▶ [QUESTIONS ON THE MATERIAL]
1) In the Endeavour Trophy report, why did Saxton and Lewis plan to be low risk on the final day?
2) From the Endeavour Trophy report, reproduce word for word the part that opens with the words containing "After a relatively" and closes with "really well today.".

++++ SELECTED EXCERPT

Ben Saxton and Toby Lewis fought back in today’s breezy conditions to secure the overall win of the Investec-sponsored Endeavour Trophy, for the sixth time and a record fifth time in a row, writes Sue Pelling.
In total contrast to the opening day’s flat conditions yesterday, the breeze was full-on today making it one of the most exciting final days seen in recent years with the results going right down to the wire.
After a relatively mediocre set of results from yesterday that included a couple of sixth places, Saxton and Lewis were on top form once again today and demonstrated their superiority on the Endeavour Trophy racecourse with an impressive 2,1,1 scoreline, which was just enough to snatch the title by just two points from James Peters/Maddy Anderson (RS200).
Chatting about his win, a delighted Saxton said: “Wining the Endeavour Trophy again is a great feeling. It was wicked fun out there and we sailed really well today.
“Given our results from yesterday, we needed to be low risk because although we were chasing it we didn’t want to count one of our sixth places. Our strategy was to be low risk on the start line then sail well and pick up places on the round.
Ever the gentleman, Saxton graciously put today’s success down to the expertise of his crew: “Toby’s level of sailing is just unbelievable. Going up the first beat we are usually about fifth or sixth but by the top mark we are leading. Without doubt, I can put that wholeheartedly down to Toby.”

++++++++
++++ DATA RECORDS

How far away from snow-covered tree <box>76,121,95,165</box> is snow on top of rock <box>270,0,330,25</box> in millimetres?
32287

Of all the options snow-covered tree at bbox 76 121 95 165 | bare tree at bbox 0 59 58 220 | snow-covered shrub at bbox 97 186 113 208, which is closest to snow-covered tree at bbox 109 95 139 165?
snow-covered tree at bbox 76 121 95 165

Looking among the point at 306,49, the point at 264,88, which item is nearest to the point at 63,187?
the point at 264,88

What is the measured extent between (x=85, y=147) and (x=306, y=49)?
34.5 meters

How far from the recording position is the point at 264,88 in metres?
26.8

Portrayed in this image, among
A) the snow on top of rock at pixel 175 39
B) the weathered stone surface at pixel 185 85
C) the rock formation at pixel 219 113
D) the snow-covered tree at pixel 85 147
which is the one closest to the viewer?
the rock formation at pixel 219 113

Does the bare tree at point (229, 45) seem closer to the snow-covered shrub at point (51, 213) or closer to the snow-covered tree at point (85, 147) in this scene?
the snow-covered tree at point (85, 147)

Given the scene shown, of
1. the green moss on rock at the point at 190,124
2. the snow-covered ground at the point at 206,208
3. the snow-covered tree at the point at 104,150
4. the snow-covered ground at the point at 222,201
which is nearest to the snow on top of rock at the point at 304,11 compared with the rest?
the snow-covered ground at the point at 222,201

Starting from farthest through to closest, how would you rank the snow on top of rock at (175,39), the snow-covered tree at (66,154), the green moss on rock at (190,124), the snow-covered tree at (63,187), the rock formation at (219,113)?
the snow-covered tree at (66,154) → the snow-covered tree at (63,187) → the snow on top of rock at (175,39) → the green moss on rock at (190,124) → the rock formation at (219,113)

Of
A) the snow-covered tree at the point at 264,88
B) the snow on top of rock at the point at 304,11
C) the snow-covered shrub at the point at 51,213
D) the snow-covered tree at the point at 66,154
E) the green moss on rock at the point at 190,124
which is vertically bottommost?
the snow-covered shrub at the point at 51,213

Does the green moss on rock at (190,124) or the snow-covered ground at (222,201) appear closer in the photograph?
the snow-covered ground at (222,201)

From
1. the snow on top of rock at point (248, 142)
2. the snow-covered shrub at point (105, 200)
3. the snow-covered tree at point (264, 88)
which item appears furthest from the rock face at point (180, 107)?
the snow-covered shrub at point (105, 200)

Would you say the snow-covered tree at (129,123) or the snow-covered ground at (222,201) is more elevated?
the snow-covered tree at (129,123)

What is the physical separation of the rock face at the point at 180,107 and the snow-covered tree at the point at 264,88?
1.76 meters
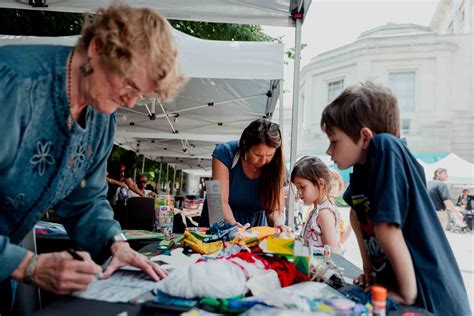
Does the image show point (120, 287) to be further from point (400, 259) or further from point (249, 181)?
point (249, 181)

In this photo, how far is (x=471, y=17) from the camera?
67.2 feet

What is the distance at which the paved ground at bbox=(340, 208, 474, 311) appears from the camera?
18.3ft

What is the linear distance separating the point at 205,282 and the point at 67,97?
0.69 metres

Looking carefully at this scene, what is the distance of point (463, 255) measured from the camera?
816 centimetres

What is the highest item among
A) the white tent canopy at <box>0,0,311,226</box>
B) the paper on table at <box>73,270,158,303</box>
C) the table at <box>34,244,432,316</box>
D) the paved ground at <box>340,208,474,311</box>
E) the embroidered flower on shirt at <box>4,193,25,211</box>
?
the white tent canopy at <box>0,0,311,226</box>

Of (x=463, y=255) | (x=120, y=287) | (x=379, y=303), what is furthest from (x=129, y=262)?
(x=463, y=255)

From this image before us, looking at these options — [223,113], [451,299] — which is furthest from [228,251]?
[223,113]

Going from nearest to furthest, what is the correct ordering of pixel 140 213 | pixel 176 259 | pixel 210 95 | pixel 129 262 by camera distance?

++++++++

▶ [PER-TASK ANSWERS]
1) After their results the day before, they were chasing the lead but didn't want to end up counting one of their sixth places. So they planned to be low risk on the start line, then sail well and pick up places on the round.

2)
After a relatively mediocre set of results from yesterday that included a couple of sixth places, Saxton and Lewis were on top form once again today and demonstrated their superiority on the Endeavour Trophy racecourse with an impressive 2,1,1 scoreline, which was just enough to snatch the title by just two points from James Peters/Maddy Anderson (RS200).
Chatting about his win, a delighted Saxton said: “Wining the Endeavour Trophy again is a great feeling. It was wicked fun out there and we sailed really well today.